# [GIVEN REQUEST]
Count the lines in the material below that contain the string "wall", with uppercase and lowercase treated as different, and reply with only the number.

# [RECORD LIST]

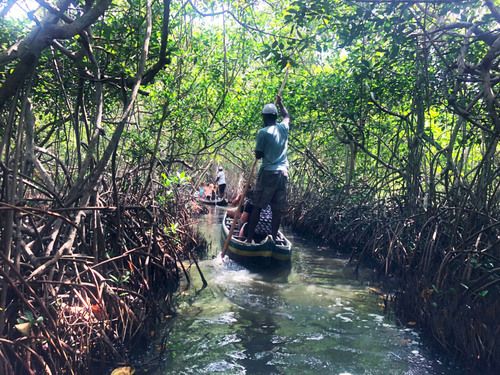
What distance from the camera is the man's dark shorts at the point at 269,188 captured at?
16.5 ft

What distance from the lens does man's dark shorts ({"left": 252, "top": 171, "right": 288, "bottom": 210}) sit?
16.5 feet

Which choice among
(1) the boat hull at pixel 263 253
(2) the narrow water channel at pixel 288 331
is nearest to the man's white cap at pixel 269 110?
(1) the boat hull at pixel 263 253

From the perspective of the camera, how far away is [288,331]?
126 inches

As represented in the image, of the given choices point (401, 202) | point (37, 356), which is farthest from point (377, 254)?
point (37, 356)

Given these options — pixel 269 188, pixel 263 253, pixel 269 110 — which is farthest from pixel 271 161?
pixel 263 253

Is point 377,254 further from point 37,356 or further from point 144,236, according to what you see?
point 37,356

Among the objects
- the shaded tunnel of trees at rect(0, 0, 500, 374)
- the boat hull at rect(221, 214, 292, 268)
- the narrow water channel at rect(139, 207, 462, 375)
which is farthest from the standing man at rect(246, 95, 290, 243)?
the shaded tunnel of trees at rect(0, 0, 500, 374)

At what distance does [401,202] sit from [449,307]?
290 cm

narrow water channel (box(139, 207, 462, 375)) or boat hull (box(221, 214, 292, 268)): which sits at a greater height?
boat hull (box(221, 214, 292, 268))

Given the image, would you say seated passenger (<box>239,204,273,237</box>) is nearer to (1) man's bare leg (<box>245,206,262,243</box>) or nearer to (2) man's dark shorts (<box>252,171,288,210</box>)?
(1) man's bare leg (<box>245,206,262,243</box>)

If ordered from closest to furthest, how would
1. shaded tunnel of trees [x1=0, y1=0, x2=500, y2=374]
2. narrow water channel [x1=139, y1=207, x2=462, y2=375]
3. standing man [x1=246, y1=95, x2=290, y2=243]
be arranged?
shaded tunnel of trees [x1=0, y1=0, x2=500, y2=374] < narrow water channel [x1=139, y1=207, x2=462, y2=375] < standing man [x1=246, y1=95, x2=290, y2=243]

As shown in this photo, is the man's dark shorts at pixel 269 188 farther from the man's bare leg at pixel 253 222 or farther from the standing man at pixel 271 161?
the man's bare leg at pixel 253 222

* * *

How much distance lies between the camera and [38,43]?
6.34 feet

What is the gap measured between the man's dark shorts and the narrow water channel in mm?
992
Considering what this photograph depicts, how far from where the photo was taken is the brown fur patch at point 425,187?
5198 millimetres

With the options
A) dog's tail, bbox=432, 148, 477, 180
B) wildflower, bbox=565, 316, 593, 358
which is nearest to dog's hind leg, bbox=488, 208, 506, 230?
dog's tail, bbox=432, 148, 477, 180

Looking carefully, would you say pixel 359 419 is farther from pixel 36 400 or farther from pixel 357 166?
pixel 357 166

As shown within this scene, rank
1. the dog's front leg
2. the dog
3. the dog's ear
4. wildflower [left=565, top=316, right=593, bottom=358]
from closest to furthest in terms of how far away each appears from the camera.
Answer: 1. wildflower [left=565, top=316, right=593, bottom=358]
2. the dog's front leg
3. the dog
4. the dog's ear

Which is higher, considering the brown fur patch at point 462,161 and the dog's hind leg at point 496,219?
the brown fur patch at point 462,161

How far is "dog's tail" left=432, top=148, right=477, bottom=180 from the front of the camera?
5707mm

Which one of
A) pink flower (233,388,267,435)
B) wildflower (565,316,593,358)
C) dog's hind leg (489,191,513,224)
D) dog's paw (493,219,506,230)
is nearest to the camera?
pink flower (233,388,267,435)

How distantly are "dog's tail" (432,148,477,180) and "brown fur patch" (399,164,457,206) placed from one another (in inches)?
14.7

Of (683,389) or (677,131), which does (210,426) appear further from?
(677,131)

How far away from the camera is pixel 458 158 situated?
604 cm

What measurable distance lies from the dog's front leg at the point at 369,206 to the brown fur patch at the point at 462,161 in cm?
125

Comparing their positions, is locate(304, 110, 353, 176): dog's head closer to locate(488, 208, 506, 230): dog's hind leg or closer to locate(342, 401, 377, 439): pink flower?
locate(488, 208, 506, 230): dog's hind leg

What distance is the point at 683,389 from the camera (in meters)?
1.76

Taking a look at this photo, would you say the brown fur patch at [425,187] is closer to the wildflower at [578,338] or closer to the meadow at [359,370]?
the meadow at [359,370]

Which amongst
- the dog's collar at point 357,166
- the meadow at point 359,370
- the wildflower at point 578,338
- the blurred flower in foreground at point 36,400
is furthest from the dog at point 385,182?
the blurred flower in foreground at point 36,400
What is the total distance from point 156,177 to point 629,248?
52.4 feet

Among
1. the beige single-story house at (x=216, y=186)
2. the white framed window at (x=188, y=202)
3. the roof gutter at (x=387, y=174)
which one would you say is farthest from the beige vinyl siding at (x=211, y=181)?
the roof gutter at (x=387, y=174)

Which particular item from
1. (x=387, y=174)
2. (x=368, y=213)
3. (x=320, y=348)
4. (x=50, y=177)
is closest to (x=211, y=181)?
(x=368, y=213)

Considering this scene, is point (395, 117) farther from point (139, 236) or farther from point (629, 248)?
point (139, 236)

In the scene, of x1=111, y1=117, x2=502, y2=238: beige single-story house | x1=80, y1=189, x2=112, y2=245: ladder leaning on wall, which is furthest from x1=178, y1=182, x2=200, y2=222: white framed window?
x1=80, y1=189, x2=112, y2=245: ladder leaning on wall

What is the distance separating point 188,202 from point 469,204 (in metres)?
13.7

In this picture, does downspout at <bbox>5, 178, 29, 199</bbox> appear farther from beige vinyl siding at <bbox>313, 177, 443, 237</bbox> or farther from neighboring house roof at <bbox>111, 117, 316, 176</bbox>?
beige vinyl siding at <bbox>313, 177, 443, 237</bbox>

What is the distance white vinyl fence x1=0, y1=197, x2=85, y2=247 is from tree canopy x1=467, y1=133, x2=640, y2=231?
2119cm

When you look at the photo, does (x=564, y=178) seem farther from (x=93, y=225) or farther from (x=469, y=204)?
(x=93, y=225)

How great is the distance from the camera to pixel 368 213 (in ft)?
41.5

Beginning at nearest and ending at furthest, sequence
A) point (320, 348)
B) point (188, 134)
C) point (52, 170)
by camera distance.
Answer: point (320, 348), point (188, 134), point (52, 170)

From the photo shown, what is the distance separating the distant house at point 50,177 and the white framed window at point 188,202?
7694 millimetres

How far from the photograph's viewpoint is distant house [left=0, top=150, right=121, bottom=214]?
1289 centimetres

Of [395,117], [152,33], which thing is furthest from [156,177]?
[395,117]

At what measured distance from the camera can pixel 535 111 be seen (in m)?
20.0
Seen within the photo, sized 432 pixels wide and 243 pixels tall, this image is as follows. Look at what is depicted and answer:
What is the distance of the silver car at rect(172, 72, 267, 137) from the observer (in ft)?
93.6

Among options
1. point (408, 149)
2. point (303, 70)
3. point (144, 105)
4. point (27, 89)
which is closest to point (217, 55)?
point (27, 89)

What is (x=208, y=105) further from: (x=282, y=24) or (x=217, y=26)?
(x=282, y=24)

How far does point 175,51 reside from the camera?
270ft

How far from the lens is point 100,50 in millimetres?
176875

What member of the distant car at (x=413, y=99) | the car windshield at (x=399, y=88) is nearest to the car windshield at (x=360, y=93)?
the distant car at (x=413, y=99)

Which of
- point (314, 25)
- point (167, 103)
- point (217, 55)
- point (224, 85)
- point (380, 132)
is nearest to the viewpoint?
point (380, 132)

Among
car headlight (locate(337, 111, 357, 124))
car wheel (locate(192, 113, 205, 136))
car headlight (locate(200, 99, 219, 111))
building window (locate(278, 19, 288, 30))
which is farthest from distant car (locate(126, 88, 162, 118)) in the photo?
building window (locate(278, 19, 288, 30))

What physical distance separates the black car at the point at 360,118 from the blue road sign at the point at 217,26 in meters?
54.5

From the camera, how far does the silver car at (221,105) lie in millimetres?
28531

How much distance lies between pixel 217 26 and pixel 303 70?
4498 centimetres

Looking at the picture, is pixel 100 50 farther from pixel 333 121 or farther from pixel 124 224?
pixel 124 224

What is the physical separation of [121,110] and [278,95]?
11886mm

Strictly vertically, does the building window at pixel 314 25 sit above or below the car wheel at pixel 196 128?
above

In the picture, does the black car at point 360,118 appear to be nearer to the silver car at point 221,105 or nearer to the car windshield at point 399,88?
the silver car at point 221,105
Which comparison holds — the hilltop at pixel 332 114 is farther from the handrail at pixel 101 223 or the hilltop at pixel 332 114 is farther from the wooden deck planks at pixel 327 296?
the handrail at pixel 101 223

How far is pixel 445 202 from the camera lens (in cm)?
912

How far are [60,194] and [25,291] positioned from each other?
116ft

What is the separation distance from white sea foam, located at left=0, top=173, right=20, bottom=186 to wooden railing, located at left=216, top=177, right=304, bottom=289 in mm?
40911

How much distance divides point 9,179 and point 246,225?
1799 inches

--

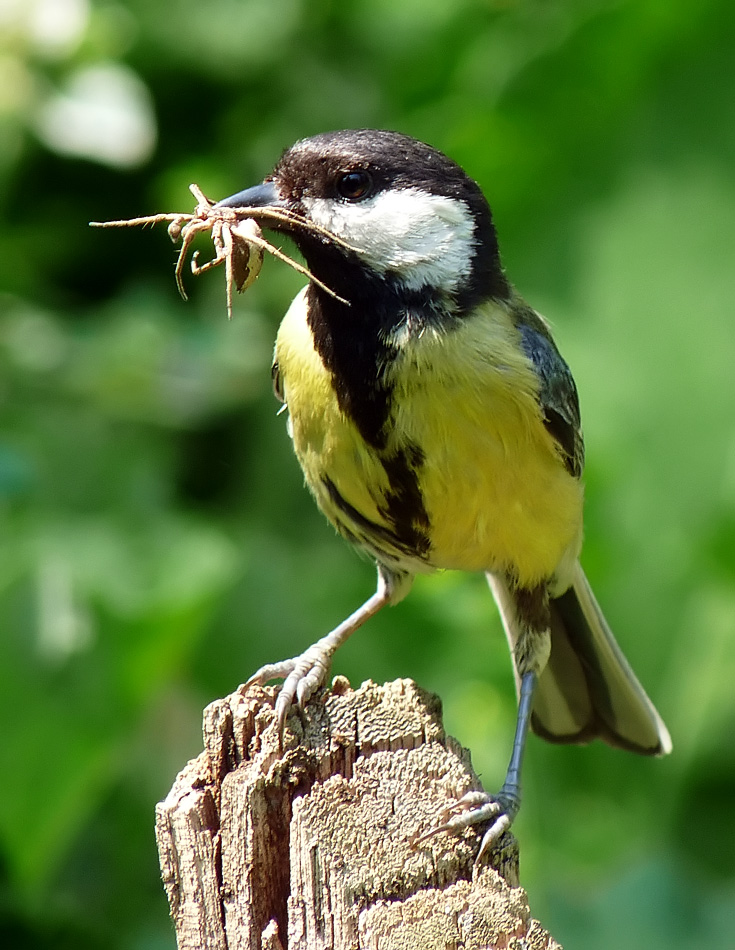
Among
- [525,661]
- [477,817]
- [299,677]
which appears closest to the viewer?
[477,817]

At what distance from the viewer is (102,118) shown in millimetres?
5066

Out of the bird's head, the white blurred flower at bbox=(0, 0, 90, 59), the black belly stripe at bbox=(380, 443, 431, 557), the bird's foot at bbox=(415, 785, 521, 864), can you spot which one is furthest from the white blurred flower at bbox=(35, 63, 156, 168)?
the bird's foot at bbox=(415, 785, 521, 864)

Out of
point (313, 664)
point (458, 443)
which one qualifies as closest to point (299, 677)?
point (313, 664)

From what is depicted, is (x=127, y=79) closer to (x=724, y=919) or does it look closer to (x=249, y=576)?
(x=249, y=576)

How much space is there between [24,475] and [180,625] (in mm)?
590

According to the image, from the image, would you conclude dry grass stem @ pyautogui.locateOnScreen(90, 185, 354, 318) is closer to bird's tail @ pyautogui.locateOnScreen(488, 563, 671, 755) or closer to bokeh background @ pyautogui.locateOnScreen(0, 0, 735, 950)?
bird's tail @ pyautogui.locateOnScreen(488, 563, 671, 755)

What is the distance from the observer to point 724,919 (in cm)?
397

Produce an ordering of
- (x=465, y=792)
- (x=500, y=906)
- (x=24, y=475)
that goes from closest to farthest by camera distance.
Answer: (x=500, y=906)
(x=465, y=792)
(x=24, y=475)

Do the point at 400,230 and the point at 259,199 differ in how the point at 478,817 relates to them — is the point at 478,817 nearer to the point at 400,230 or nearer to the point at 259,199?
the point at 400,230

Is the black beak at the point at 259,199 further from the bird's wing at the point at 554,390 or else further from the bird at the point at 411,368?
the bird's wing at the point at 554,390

# [OUTPUT OF THE EXERCISE]
2